Eighteen years is a long time. It’s a lifecycle. The time it takes for a human to grow, develop and hopefully mature into what is considered a legal adult in most countries. Still too young to drink or rent a car in the U.S., American 18-year-olds can vote, join the army and are responsible for all their own decisions.

It is no coincidence then that during the last 18 years away from the country of my birth, I have grown, matured and learned to pay way more attention, in the country that has become my home:

In Gap jeans and a T-shirt, it’s easy to pass as an American, but what has always defined me as other is my accent. I hang on to it with pride and tenacity – along with my mother’s hot water bottle and my grandmother’s recipe for fish balls, it’s one of the few things I have left of my heritage. But early on I realized not everyone could understand my not-Australian-not-British-not-New-Zealand accent, and since mutual communication is key to forming new relationships, I learned to soften my t’s, roll my r’s, change my inflections and even my vocabulary. As any creature in nature knows, adaption is essential to survival.

While it took only a few days to say trunk instead of boot and to use miles instead of kilometers, American sports eluded me for years. Where I come from we play cricket not baseball, rugby is our national sport, and there is no NBA, NHL, or NFL. It took at least a decade and my own sports-playing kids for me to appreciate and understand the nation’s total obsession with real American sports (Go Warriors!). It’s my oldest who plays that most essentially American game, football, and from him I have learnt the value of participation, commitment, competition, and risk. He shows up for practice every weekday because that is what the team expects, and what he has come to expect of himself. On game days, he pads up, with mouth guard and helmet, and jogs onto the field where there is even greater expectation, and the risk of being hurt or worse. Every time he does that my heart stills in my chest and I hold my breath until his playtime is up, and then the air rushes back into my lungs. And every time he does that he teaches me what it means to put yourself out there, to take a chance with something unfamiliar, to be brave. It means you grow.

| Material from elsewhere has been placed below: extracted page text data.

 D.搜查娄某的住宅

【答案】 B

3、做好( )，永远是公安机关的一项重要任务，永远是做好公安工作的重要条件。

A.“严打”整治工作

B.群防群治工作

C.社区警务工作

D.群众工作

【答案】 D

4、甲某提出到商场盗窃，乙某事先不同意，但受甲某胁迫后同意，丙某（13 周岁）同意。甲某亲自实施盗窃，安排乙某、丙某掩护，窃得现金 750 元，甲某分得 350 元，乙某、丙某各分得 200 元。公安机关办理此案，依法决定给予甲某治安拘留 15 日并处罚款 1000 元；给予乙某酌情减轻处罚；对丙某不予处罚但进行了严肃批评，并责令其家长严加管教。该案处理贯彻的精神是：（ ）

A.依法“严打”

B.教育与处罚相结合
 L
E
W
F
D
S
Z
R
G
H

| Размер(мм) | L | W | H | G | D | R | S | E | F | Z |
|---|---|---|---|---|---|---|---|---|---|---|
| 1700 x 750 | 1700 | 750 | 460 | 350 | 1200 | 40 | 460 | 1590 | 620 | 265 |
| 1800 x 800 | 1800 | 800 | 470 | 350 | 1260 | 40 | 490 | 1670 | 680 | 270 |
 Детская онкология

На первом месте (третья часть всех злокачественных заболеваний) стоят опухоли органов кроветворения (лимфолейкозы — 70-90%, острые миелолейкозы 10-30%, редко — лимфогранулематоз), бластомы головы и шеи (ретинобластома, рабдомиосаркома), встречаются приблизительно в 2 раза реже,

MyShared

And of course it is here, in the U.S. of A. that I stumbled upon my first pair of red boots, and so began my deep love of country music and my exploration of the art of storytelling right here on RedBoots – because what is a country song if not a beautifully descriptive and very dramatic way of telling a story? All the elements of high drama complete with melody: small town, big truck, complicated relationship, whiskey, stolen kisses. American country music and my red cowboy boots helped me find my way to my own stories, and to a home for those stories. If there’s one accent I would trade my own for, it’s that deep Southern drawl!

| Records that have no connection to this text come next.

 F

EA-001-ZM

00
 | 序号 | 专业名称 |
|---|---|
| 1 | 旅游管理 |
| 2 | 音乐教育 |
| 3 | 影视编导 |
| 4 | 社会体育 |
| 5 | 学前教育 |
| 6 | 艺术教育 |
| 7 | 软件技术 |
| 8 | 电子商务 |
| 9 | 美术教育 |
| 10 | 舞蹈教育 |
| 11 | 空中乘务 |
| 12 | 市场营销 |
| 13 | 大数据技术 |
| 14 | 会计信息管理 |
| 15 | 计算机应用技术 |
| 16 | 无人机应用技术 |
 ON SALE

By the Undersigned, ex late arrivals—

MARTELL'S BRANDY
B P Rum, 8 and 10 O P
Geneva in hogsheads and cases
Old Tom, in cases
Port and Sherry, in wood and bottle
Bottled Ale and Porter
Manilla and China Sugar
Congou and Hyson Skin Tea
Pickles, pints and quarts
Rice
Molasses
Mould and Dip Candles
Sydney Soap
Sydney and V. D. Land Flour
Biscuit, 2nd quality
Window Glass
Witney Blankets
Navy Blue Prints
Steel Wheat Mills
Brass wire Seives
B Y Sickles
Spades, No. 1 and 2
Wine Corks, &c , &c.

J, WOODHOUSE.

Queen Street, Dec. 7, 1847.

Eighteen years. Indeed a lifecycle. In this time and in this country, I have become a wife, a mom four times over, a daughter who lives far away, a Warriors fan, a country music lover, a swimmer, a writer. Mostly though I have become someone I was always supposed to be: myself.

With tremendous gratitude to Linda Schreyer and her beautifully evocative prompts on “Home,” and to my dear friends Joanne Hartman and Annelies Zijderveld for helping me find a way in.